The future is now. With Google Glass, teachers and students alike can display information in a smartphone-like hands-free format, while interacting with the internet via natural language voice commands .With limitless possibilities at its virtual fingertips, the education community can build closer working relationships with students, and allow children to get more involved with their learning experience.

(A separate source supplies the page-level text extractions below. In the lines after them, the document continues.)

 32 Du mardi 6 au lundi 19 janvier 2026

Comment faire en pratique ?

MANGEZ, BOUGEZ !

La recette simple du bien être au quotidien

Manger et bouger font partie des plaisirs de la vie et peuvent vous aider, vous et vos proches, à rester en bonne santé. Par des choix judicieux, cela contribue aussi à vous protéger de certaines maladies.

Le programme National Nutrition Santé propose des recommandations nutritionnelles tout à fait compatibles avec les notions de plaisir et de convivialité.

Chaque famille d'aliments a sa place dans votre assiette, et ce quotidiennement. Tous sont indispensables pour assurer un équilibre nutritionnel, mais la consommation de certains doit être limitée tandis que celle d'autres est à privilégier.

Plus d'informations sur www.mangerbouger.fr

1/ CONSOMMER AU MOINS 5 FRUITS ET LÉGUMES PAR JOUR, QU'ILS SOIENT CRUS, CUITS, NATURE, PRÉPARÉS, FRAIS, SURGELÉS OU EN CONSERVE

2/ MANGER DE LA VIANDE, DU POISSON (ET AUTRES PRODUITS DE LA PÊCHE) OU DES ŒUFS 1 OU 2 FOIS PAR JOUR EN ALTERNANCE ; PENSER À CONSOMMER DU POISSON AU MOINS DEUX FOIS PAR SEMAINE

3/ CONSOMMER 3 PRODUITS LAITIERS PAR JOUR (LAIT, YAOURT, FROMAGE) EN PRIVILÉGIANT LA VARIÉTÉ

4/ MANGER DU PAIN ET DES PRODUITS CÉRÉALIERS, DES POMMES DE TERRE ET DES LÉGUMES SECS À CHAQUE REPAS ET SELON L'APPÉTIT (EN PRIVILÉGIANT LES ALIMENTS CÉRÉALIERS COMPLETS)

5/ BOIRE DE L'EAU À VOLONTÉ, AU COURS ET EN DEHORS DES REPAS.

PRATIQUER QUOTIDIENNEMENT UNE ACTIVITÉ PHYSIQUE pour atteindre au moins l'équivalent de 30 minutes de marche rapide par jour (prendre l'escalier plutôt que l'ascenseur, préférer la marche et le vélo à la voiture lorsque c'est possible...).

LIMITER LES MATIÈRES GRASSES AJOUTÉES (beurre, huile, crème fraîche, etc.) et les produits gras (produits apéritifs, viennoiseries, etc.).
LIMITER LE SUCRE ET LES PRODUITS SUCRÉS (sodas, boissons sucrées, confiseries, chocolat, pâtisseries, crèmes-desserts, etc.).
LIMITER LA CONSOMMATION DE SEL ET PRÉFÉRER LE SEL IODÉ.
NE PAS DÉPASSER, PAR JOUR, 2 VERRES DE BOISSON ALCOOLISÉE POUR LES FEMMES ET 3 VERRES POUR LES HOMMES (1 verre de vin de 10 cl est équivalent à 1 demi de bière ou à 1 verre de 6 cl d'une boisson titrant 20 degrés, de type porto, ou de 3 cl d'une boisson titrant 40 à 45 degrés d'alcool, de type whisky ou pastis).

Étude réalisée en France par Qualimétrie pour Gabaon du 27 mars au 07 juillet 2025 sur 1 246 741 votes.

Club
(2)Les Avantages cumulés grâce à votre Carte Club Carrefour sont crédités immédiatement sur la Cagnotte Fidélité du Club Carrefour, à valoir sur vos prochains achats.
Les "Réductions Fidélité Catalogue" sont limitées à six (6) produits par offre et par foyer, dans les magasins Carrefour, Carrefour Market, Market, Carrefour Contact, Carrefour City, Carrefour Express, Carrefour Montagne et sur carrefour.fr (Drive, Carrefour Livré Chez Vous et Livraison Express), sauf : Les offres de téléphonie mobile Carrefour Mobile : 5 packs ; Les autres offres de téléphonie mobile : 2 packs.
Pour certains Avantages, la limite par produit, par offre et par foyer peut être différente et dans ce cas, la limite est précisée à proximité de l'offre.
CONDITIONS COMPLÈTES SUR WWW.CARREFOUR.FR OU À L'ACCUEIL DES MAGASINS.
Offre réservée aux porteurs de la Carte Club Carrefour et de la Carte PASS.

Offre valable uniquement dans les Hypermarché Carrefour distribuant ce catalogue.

Here we take a look at infographic – how Google Glass might be used in education.
image taken from: Google.com/glass/start/what-it-does
- Create first-person video guides for a collective class experience in real time.
- Document and keep sharable records of lessons that require demonstration and hands-on experience functionality.
- Use the augmented reality feature of Google Glass on class trips/excursions or historic tours todisplay facts or figures about relevant buildings or landmarks instantly.
- Capture science in everyday life via photos, videos, audio and images and share with the class.
- Remote teaching and one-on-one tutor sessions.
- Learn new languages using the Google Translator App/Real-time language Translation.
- Create timetables/schedules for teachers, lectures and students.
- Create mini-documentaries to enhance storytelling in the classroom.
- Facial recognition to help teachers identify their students.
- Teachers evaluations become less intimidating by removing the observer from the physical classroom.
- Connect with other educators from different parts of the world via Google Hangout.
- Create a “Teacher’s View” online to watch a colleague’s lesson and offer suggestions in real time that appear in the teacher’s eye-line.
- Transfer videos and images to student’s tablets/devices for show and tell.
- Display more detailed information on student’s academic positioning, allowing teachers to tailor lessons to student’s strengths and weaknesses, making lessons more.
- Real-time searching for cross referencing for essays, presentations and reports.
- Provide accessibility for teachers and students with visual, auditory and physical handicaps.
- Have a specialist or behavioral expert observe children for signs of a learning disability as they work in their classroom with their teacher.
- Students and teachers who wear glasses can now enjoy easier and more accurate eye examinations in real time.
- Augmented Reality Feedback System – a HUD that let teachers know when their students are falling behind.
- Students can now use Google Now for personalized search and retrieval on cards that are tailored to their personal learning needs (based on repeated use).
- Interactive, augmented, reality problem solving games inside the classroom.
- Record role-plays of public speaking exercises in class without the “observer effect“.
- Teacher can create real time connections with home-schooled and remote students taking education beyond the classroom.
- Record lessons from the teacher perspective and edit together with views from the student perspective as a tool for revision and reflection.
- Research and study teams could stay visually connected, despite splitting up into lab, library and field teams.
- Send messages quickly that contain important information to students’ parents such as test scores and report cards.
- Interact with instructors and peers in a classroom setting via online.
- YouTube education for distance learning.
- Students who are reluctant to ask aloud in lectures can send questions via text SMS to Google Glass.
- Group tutorial sessions like Google Hangouts with teachers to clarify any points or questions that may have been missed or coordinate with teachers on homework.